From an ultra-low budget beginning, Red Dwarf has seen highs and lows. DAVID BUTTERFIELD charts the trajectory of Red Dwarf.
Since 1988 the Red Dwarf boys have been sporadically entertaining us with their science fiction antics, and with season 12 wrapping in late 2017 it’s high time to get out the protractor of nerdiness and see how the show measures up over its entire lifetime.
For the uninitiated, Red Dwarf is an English science fiction sit-com created by Rob Grant and Doug Naylor and set on a mining ship, Red Dwarf, stranded three million years in deep space.
After a fateful accident involving a radiation leak, suspended animation and a pregnant cat, there are only four remaining crew members: Dave Lister (Craig Charles), a human slob; Arnold Rimmer (Chris Barrie), a hologram; Cat (Danny John-Jules), a being that evolved from Lister’s pregnant cat and Holly (Norman Lovett), the ship’s senile computer. Later, a fifth crew member is introduced – Kryten (Robert Llewellyn) who is an android, although in this universe he is referred to as a mechanoid.
Throughout the show’s 12 seasons and 73 episodes, the boys from the Dwarf have battled monsters, time travelled, killed older versions of themselves, lost Red Dwarf, met Jesus and generally caused chaos wherever they go. But is it any good?
The quality of Red Dwarf swerves left and right all over the comedy sweet spot. Seasons one through three, despite an ultra-low budget, have some of the best stories in the whole series – Me2 being a particular stand out as Rimmer creates a clone of himself which backfires tremendously and to great comedic effect.
From season four Red Dwarf entered its golden era. In general, the writing became bitingly funny and more assured, the sets and special effects improved markedly and the actors had settled into and, it must be said, milked every bit of their characters’ foibles.
Season six saw probably it’s best episode, Gunmen of the Apocalypse, which won an international Emmy for its writing.
It was with season seven that the inevitable decline began. The show was no longer filmed in front of an audience so for me a lot of the energy was lost. The show became more film like, primarily being shot on a single camera. New directors and co-writers (after Rob Grant left the show) meant the show deviated strongly from the tried and tested standard. Throughout all of this I stuck with it out of dumb loyalty – surely, it’ll get better soon I thought.
After ditching Red Dwarf – the ship – as a setting at the start of season six, season eight returned us to a re-generated Red Dwarf, complete with crew. I was almost heart broken. The show was now almost a parody of itself with guest writers trying desperately to draw in audiences with what the believed to be Red Dwarf style comedy, but it just came off as awkward and almost unwatchable. The season ended on a cliff-hanger and then everything went quiet for more than a decade.

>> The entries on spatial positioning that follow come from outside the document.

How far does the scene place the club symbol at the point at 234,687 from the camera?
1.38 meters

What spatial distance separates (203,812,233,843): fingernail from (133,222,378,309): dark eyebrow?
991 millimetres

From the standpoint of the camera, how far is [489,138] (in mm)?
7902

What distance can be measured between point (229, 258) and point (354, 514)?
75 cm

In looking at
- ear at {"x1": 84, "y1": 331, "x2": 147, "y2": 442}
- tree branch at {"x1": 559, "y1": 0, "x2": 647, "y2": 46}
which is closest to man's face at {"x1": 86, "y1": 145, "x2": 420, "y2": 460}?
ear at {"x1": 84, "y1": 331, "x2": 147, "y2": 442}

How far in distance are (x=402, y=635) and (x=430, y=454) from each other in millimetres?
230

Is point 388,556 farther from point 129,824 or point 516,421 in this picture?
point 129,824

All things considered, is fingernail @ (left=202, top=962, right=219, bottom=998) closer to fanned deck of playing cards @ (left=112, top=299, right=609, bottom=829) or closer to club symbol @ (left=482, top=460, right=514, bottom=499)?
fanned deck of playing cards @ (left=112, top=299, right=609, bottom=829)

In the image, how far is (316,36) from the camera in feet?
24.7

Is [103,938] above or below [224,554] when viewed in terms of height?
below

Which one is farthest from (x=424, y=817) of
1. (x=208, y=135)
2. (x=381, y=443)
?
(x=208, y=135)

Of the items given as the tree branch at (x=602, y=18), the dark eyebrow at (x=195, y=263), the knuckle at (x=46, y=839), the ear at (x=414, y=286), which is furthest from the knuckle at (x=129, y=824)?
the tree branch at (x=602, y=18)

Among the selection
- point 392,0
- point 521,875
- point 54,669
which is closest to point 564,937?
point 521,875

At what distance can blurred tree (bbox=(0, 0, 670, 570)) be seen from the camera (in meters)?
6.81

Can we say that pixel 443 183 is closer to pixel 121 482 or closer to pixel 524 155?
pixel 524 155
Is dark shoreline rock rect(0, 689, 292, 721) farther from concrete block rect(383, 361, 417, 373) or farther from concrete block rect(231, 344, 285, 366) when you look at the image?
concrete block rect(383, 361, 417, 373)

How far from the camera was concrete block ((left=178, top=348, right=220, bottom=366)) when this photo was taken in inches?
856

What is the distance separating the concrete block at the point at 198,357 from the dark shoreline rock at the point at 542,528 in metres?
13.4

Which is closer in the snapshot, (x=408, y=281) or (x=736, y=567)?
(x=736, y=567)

In 2009 upstart UK television channel Dave suddenly announced a three-part season nine. It was slick, looked gorgeous and was actually pretty decent in the humour and drama departments. A further three seasons were commissioned, and personally I think the revived show is mostly watchable. Certainly, it’s humour leans towards either the grotesque or groan worthy ‘dad’ jokes but the plots and visual effects are sublime.
Despite the decline, Red Dwarf has been some of my go-to viewing over the years. It is funny without being stupid and delivered meaningful mini science concepts in almost every show. It’s everything I love about British comedy – low budget, condensed seasons with very little filler that at its absolute best makes me belly laugh until I hurt. I cannot wait for season 13!